La casualidad quiso que en esos días encontrara en una librería una edición venezolana, usada y ajada, del libro Lugar común la muerte de Tomás Eloy Martínez. Es una colección de textos breves que evocan los últimos días de SaintJohn Persé, Macedonio, Felisberto Hernández, entre otros, y de Juan Manuel de Rosas. La crónica sobre el exilio de Rosas en Inglaterra me permitió usar el libro como guía para visitar Southampton en busca de su tumba. La vieja ciudad inglesa que te esperas al llegar no está: la segunda guerra acabó con ella y los urbanistas levantaron algo rápido, práctico y, obviamente, feo. Según Martínez, no se sabe exactamente donde vivió Rosas, ya que sólo consta que su casa estaba al lado de la de un oficial inglés que hizo campaña en la India. El inglés habitaba en el número 5 de la calle Rockstone Place, lo que significa que Rosas habitó el 7 o el 3. El campo que arrendó en las afueras de la ciudad y en el que lo sorprendió la muerte, hoy es una urbanización. La iglesia de SaintJoseph donde se casó su hija, Manuelita, y le rezaron a él un responso también fue destruida en parte por los bombarderos alemanes y lo que ves dista bastante del original. Nada queda. Pero el punto álgido de la visita fue comprobar que los restos de Rosas ya no descansaban en Inglaterra. Hacía unos meses, me enteré ese día en Southampton, el gobierno argentino los había repatriado. Creo que nunca tuve una idea más certera de la muerte: ausencia absoluta. La consunción extrema.

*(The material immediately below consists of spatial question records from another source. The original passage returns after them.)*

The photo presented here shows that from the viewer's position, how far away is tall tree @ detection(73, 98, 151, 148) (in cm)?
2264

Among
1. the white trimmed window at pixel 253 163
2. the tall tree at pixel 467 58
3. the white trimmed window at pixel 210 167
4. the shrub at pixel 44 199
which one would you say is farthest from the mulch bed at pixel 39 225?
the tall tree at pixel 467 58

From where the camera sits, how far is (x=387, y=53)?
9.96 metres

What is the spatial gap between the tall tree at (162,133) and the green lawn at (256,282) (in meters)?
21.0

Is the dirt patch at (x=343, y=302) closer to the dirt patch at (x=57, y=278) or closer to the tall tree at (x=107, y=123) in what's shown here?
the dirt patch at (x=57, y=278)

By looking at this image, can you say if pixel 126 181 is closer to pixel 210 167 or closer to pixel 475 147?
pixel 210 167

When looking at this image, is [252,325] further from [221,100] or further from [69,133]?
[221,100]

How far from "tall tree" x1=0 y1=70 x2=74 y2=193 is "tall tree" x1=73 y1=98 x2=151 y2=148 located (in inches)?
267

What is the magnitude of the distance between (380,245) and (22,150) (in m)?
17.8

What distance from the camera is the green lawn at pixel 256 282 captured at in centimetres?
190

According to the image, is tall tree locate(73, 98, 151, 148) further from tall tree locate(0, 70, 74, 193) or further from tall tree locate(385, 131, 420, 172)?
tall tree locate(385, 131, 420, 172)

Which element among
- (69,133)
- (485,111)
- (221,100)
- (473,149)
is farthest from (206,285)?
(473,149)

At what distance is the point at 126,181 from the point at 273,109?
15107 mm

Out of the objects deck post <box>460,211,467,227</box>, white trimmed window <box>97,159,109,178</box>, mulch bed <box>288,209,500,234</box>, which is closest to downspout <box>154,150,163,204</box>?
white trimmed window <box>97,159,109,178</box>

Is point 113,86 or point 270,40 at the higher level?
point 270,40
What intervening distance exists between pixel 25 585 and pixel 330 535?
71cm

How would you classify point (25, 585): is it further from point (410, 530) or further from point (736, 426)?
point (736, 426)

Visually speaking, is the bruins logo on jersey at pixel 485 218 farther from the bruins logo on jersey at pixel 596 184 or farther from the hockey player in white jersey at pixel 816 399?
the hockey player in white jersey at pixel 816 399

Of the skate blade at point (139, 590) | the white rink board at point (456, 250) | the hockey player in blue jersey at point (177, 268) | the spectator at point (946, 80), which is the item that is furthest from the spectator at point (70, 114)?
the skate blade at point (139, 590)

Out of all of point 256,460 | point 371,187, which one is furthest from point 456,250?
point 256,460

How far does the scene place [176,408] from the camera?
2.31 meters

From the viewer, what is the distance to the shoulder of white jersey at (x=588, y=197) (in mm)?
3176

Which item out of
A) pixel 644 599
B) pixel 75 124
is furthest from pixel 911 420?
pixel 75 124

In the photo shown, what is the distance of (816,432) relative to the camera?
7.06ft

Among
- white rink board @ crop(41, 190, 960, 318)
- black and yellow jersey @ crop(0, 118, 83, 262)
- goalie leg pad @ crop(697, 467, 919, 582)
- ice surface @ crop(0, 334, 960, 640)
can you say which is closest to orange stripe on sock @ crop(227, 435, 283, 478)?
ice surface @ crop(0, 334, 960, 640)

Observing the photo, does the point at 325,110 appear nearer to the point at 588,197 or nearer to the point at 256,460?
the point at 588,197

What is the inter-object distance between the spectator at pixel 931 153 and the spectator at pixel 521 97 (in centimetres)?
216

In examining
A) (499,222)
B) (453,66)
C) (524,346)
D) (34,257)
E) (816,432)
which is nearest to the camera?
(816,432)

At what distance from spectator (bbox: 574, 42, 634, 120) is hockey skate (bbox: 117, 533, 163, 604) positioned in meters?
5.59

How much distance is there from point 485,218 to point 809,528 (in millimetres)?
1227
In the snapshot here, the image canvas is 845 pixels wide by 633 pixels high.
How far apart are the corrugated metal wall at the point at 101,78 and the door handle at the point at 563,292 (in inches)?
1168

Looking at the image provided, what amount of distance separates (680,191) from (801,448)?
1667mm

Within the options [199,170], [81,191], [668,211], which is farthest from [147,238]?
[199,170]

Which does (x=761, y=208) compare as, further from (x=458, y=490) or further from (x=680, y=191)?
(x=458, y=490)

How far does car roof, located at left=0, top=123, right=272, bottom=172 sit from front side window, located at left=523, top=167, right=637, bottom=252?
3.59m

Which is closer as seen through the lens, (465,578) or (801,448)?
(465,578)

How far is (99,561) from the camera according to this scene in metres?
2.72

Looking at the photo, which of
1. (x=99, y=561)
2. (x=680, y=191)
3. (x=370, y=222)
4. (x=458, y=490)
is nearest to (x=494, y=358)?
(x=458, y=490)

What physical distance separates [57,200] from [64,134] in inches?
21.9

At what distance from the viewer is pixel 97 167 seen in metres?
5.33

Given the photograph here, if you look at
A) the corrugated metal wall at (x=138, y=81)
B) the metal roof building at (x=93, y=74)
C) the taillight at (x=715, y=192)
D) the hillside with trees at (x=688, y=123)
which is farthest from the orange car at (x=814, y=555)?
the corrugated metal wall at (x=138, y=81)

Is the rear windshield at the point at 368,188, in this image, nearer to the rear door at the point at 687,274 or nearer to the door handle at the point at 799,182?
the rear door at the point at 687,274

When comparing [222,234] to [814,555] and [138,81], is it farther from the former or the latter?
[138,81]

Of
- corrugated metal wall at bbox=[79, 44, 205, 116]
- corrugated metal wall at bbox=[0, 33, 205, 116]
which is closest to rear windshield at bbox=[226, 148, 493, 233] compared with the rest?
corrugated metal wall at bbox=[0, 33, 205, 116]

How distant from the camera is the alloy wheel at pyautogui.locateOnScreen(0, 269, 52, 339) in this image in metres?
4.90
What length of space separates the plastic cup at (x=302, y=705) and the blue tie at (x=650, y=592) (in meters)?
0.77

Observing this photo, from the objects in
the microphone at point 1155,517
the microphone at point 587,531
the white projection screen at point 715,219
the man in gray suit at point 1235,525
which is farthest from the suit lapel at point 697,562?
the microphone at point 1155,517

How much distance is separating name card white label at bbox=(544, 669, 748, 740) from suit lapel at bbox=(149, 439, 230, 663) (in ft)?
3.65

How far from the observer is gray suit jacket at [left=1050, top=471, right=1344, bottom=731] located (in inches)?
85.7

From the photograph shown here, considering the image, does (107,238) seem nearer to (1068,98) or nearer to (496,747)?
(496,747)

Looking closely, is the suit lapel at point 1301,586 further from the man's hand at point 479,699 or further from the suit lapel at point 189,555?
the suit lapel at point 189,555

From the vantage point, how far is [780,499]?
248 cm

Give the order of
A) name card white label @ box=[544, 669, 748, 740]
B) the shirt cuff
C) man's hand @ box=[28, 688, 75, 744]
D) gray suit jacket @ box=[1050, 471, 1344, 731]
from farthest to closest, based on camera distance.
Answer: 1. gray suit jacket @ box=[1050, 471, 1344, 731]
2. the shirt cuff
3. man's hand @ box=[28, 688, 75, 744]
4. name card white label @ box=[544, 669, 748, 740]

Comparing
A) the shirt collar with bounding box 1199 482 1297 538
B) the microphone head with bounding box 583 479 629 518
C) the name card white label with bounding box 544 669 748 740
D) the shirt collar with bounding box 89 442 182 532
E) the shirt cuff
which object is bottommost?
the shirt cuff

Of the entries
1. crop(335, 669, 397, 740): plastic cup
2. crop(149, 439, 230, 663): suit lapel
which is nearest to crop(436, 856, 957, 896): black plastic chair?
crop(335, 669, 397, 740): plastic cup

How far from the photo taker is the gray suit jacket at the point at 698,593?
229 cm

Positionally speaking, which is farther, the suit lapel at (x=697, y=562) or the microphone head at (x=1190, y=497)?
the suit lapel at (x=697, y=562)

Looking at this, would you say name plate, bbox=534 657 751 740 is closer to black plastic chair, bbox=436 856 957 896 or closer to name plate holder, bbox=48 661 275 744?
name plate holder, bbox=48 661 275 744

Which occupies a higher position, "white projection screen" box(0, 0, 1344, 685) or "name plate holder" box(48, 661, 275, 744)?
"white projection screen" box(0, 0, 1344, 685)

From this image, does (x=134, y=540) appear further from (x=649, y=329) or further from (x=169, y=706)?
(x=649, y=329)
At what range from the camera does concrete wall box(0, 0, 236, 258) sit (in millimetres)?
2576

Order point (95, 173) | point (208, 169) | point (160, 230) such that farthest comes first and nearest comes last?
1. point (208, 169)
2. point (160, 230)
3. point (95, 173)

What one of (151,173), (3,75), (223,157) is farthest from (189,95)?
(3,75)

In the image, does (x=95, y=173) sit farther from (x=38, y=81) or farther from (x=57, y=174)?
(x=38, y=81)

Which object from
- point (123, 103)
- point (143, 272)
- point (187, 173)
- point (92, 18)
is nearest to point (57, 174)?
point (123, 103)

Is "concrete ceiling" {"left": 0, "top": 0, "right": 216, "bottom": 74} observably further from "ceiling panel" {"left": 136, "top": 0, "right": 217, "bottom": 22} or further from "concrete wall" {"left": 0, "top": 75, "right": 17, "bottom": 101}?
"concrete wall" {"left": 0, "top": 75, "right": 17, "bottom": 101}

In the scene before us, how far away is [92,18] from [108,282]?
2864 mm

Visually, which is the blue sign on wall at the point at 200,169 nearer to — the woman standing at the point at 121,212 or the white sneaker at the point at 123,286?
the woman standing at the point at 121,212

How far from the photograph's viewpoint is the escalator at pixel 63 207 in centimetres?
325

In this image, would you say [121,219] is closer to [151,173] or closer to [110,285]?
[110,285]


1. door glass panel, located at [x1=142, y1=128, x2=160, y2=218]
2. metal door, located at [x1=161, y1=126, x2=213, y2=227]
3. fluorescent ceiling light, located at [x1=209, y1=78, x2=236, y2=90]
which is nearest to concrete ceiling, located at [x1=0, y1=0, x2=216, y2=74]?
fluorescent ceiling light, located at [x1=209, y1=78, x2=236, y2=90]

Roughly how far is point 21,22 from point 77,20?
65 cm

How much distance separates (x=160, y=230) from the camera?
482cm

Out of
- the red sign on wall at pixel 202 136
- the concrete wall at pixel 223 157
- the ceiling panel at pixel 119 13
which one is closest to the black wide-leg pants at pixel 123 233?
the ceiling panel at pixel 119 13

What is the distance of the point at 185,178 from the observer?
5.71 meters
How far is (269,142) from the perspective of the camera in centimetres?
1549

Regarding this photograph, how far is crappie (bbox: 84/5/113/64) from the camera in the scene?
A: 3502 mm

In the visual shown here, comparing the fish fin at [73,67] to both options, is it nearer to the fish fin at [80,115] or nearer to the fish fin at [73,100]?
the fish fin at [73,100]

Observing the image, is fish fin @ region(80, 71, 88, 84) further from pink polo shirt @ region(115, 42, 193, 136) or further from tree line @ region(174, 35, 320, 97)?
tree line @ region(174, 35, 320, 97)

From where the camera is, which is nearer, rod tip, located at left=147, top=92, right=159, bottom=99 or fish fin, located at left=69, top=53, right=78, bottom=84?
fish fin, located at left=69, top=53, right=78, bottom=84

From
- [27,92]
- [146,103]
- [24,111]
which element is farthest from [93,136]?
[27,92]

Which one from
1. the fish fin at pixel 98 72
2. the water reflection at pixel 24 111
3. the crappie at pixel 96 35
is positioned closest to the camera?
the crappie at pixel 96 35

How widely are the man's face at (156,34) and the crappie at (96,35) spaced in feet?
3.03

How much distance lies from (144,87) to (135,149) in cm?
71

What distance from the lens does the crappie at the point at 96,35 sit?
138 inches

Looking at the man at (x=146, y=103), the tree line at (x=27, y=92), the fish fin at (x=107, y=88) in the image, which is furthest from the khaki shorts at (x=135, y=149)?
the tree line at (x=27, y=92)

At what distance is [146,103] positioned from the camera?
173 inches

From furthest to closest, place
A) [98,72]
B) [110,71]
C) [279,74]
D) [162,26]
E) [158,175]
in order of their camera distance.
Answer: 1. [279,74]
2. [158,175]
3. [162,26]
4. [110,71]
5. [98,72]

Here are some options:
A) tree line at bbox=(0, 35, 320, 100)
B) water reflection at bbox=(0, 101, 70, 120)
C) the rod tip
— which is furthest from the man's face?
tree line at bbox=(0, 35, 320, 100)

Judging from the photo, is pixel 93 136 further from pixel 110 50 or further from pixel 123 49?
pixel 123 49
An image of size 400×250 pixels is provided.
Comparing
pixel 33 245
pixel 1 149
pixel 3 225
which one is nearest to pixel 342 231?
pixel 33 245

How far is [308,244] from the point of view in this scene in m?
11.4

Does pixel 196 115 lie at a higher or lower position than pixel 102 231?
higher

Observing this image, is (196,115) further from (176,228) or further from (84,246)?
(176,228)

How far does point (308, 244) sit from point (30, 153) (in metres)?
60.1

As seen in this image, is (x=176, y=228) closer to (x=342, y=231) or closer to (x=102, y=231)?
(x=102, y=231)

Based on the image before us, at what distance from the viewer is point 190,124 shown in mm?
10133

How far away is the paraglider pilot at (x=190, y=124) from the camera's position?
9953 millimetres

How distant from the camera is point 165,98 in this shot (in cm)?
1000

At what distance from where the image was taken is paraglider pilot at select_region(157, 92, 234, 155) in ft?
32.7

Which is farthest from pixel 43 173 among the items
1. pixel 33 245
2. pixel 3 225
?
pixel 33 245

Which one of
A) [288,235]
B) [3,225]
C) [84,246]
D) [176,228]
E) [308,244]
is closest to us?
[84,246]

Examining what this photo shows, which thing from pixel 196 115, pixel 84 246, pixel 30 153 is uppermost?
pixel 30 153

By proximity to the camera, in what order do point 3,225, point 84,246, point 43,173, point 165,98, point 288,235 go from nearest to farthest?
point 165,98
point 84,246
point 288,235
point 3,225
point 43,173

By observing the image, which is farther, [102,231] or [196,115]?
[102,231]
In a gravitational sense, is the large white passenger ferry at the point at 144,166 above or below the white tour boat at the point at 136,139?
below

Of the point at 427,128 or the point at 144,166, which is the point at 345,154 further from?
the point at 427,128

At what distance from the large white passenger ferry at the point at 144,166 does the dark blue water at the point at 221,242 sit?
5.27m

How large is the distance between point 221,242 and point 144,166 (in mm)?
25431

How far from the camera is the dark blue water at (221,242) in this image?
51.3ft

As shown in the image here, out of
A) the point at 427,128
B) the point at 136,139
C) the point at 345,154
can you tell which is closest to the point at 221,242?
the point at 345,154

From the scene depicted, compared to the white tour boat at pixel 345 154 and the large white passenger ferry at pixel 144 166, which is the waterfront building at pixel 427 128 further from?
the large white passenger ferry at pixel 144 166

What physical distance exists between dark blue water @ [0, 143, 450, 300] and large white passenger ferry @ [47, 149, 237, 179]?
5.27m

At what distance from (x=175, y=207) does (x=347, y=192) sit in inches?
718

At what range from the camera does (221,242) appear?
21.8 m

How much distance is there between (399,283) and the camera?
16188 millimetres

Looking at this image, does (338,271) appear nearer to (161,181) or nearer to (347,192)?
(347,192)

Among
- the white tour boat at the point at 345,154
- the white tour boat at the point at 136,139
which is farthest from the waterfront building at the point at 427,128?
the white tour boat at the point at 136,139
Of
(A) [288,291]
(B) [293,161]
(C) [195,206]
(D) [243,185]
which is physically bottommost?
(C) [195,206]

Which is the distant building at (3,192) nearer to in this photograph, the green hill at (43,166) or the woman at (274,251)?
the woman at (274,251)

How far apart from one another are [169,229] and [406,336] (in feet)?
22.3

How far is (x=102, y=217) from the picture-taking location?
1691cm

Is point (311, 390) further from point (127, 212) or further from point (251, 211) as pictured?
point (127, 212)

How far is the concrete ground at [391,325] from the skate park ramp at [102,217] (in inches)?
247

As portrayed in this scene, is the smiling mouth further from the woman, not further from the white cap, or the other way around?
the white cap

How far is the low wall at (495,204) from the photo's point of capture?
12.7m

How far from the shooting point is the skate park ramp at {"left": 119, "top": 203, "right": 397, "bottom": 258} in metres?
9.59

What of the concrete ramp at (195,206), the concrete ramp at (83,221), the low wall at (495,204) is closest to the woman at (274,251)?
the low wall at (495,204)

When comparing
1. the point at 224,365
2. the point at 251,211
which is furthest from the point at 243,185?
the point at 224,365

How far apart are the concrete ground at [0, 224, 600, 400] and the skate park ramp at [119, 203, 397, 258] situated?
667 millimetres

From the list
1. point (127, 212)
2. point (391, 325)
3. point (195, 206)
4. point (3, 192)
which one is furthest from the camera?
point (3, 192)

La tumba de Juan Bautista Alberdi en el cementerio de Père Lachaise; la de Yeats; la de Borges, en Ginebra; la tumba vacía de Rosas. Las tumbas de los seres queridos. Los rastros que dejan los muertos: una libretita con apuntes de Perón, en el Museo Histórico; un manuscrito de Víctor Hugo, en su casa de la Place des Vosgues; el diván de Freud que se puede ver en su residencia londinense. Eso no es la muerte. Son representaciones de una presencia en el vacío que nos toca habitar.
La muerte es otra cosa y está en otra parte. Es ese hedor insoportable que quita el aire. El aliento de la finitud. El vaho de la historia sin H.